The final battle scene, splitting Mulan from her male counterparts in an A/B fight sequence offers little excitement. The soldiers spend too long in a corridor fighting while Mulan jumps around and kicks arrows at her foe until the antagonist is abruptly disposed.
Not only is the action poorly executed, but it’s rigid nature continues in the overserious nature of the ensemble performances. Gone is the wit and humorous undertones of the original, leaving in its wake a collection of stone faced warriors with next to no depth of character.
The most developed character, in fact, is one of the antagonists.
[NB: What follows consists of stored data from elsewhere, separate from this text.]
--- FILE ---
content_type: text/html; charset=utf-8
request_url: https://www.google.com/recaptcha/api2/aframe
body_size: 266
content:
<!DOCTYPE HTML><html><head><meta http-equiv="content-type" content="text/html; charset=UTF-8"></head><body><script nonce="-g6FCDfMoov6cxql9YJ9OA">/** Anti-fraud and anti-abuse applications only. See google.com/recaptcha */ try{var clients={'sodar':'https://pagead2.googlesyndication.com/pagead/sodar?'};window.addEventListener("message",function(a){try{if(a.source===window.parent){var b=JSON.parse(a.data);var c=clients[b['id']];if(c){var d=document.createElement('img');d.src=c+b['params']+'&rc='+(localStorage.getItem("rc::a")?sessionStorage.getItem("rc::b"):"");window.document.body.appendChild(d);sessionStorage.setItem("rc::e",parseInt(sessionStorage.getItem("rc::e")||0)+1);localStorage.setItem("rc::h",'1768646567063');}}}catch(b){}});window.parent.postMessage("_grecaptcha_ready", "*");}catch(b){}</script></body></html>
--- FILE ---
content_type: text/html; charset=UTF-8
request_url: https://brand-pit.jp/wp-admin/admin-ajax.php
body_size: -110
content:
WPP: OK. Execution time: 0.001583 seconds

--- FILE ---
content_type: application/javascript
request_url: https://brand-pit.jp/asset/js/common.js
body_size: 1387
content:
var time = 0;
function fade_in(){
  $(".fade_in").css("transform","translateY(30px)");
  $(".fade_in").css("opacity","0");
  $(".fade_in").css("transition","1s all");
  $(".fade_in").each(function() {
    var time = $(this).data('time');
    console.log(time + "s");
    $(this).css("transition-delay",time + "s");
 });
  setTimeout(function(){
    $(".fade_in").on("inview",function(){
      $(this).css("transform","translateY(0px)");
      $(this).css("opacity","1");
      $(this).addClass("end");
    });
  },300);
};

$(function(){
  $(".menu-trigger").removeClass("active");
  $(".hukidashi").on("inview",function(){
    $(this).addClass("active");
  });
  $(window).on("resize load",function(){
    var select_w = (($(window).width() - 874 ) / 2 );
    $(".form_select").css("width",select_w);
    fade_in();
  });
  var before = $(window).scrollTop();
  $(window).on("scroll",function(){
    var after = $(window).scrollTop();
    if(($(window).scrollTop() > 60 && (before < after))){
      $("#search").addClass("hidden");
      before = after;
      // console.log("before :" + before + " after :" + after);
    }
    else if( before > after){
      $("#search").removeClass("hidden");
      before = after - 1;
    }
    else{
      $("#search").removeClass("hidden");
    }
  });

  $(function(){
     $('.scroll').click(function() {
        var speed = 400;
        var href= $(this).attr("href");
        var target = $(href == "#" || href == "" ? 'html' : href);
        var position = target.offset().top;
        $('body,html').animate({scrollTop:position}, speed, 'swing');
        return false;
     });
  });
Sorceress Xianniang acts as a cautionary tale for Mulan, showing the possibly corrupt future she faces if she makes the wrong turns in pursuit of power and equality among male warriors. Her arc is painfully predictable, but it at the very leasts deepens the stakes by diversifying the dark vs light binary Disney has had trouble progressing from.
Mulan is nothing more than a continuation of the experimental live action reboots Disney has come to produce over the last few years. Like Lion King, it suffers from a lack of commitment to a singular tone, pandering to families with a thinly veiled attempt at being a war epic. Perhaps a hopeful development to come out of its forever pandemic-tainted rollout is an increased tendency for Disney to throw out money grabbers in favor of more artistic adaptations to beloved classics.